-- MATERIAL FOR THIS EXERCISE start --
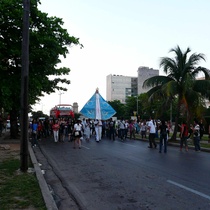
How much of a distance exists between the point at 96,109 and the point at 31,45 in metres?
7.61

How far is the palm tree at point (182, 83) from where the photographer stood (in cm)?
2244

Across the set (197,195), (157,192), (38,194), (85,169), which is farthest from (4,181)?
(197,195)

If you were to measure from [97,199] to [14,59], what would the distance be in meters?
18.3

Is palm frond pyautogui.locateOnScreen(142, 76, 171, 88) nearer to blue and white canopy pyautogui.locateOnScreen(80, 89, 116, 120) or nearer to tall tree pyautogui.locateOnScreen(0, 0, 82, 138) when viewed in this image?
blue and white canopy pyautogui.locateOnScreen(80, 89, 116, 120)

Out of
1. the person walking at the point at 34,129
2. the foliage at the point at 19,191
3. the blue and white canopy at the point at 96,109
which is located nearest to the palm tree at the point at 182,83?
the blue and white canopy at the point at 96,109

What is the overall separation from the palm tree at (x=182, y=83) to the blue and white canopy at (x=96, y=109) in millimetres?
4256

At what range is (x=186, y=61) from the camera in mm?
23938

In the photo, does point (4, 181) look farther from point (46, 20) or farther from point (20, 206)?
point (46, 20)

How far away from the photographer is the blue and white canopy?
26.1 m

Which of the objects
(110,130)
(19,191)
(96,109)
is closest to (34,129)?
(96,109)

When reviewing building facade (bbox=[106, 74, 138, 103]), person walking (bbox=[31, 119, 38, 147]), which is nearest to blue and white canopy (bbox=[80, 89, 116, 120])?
person walking (bbox=[31, 119, 38, 147])

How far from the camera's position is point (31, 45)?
71.1ft

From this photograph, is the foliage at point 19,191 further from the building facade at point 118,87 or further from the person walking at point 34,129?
the building facade at point 118,87

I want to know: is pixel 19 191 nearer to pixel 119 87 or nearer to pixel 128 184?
pixel 128 184
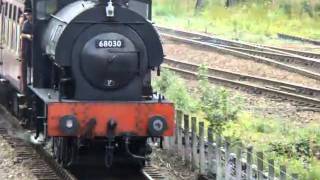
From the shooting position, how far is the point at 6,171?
37.7 feet

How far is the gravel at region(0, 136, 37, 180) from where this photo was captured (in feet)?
36.9

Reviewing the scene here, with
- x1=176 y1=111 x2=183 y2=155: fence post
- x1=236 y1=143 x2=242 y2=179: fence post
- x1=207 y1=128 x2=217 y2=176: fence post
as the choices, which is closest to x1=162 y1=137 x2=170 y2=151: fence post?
x1=176 y1=111 x2=183 y2=155: fence post

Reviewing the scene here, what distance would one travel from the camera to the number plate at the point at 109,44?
35.2 feet

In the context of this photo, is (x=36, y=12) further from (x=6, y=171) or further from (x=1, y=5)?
(x=1, y=5)

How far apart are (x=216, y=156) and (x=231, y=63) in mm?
13668

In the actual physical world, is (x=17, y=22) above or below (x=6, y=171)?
above

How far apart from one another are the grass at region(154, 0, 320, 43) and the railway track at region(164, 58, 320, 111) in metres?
9.62

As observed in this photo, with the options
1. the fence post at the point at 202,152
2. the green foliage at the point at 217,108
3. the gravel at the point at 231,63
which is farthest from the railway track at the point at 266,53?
the fence post at the point at 202,152

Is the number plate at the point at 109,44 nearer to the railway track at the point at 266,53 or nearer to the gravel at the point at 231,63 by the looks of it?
the gravel at the point at 231,63

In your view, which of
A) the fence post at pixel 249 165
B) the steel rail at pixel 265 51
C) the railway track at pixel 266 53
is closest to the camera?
the fence post at pixel 249 165

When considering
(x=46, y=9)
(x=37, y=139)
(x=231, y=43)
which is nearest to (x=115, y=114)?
(x=46, y=9)

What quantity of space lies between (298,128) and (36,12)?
5.65m

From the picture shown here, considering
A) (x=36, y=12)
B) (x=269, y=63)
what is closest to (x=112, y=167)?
(x=36, y=12)

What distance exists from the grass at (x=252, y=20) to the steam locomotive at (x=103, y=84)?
20.5 m
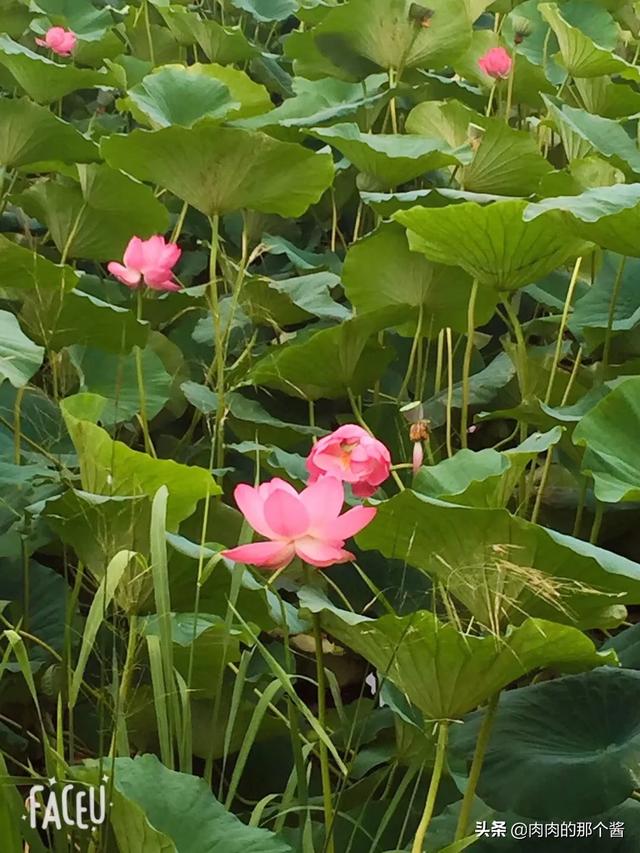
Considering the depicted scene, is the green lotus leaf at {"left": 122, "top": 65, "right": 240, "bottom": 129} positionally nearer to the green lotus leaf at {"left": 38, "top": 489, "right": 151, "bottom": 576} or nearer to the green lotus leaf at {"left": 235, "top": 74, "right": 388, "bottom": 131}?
the green lotus leaf at {"left": 235, "top": 74, "right": 388, "bottom": 131}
-- MATERIAL FOR THIS EXERCISE end --
▶ _JOB_: Beginning with the line that contains "In your view, which of", repeat every remaining line of the data exactly, the last line included, and omit pictures.

▶ _EXERCISE RESPONSE_:
In your view, which of
A) the fence post at pixel 249 165
B) the steel rail at pixel 265 51
C) the railway track at pixel 266 53
is closest to the camera?
the fence post at pixel 249 165

When considering
(x=46, y=9)
(x=37, y=139)
(x=231, y=43)
which is nearest to (x=115, y=114)?
(x=46, y=9)

What quantity of space lies between (298,128) and (36,12)?
5.65m

From the picture shown here, considering
A) (x=36, y=12)
B) (x=269, y=63)
what is closest to (x=112, y=167)?
(x=36, y=12)

What distance exists from the grass at (x=252, y=20) to the steam locomotive at (x=103, y=84)?
20.5 m
Considering the depicted scene, is the green lotus leaf at {"left": 122, "top": 65, "right": 240, "bottom": 129} positionally nearer to the green lotus leaf at {"left": 38, "top": 489, "right": 151, "bottom": 576} or nearer to the green lotus leaf at {"left": 235, "top": 74, "right": 388, "bottom": 131}?
the green lotus leaf at {"left": 235, "top": 74, "right": 388, "bottom": 131}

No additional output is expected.